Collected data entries
━━━━━━━━━━━━━━━━━━━━

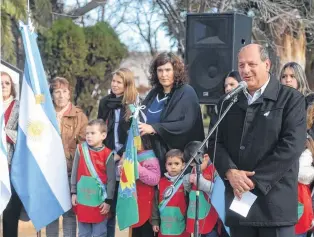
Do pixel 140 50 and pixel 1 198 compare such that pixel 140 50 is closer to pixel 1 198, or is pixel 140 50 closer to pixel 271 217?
pixel 1 198

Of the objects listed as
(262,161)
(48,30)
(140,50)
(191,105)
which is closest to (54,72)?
(48,30)

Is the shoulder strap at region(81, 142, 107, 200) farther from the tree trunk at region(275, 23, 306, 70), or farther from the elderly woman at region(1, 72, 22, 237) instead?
the tree trunk at region(275, 23, 306, 70)

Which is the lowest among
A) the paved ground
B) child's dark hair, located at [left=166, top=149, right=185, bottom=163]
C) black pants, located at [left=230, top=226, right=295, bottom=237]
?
the paved ground

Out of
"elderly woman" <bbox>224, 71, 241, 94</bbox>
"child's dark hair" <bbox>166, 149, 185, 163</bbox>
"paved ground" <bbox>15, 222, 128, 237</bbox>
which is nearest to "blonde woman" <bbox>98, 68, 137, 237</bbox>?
"child's dark hair" <bbox>166, 149, 185, 163</bbox>

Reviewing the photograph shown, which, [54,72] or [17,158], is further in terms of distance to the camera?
[54,72]

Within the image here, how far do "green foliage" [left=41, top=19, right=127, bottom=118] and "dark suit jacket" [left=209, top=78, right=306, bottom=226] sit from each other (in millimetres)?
8188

━━━━━━━━━━━━━━━━━━━━

Reproduce all of the records above word for word, omitting the pictures.

**Final result:**
Do pixel 140 50 and pixel 1 198 compare such that pixel 140 50 is closer to pixel 1 198, or is pixel 140 50 closer to pixel 271 217?
pixel 1 198

Of the objects listed as
(262,161)
(48,30)
(140,50)
(191,105)
which is closest to (54,72)?
(48,30)

Is the shoulder strap at region(81, 142, 107, 200) farther from the tree trunk at region(275, 23, 306, 70), or farther from the elderly woman at region(1, 72, 22, 237) instead?
the tree trunk at region(275, 23, 306, 70)

Which is the lowest among
A) the paved ground
B) child's dark hair, located at [left=166, top=149, right=185, bottom=163]
C) black pants, located at [left=230, top=226, right=295, bottom=237]
?
the paved ground

Out of
"elderly woman" <bbox>224, 71, 241, 94</bbox>
"child's dark hair" <bbox>166, 149, 185, 163</bbox>
"paved ground" <bbox>15, 222, 128, 237</bbox>
which is nearest to "blonde woman" <bbox>98, 68, 137, 237</bbox>?
"child's dark hair" <bbox>166, 149, 185, 163</bbox>

Reviewing the photograph shown, which, [54,72] or [17,158], is further in terms of distance to the camera?
[54,72]

Within the image here, how far do "green foliage" [left=41, top=19, right=127, bottom=118] and "dark suit jacket" [left=209, top=78, right=306, bottom=226] sit from each other (in millimetres)?
8188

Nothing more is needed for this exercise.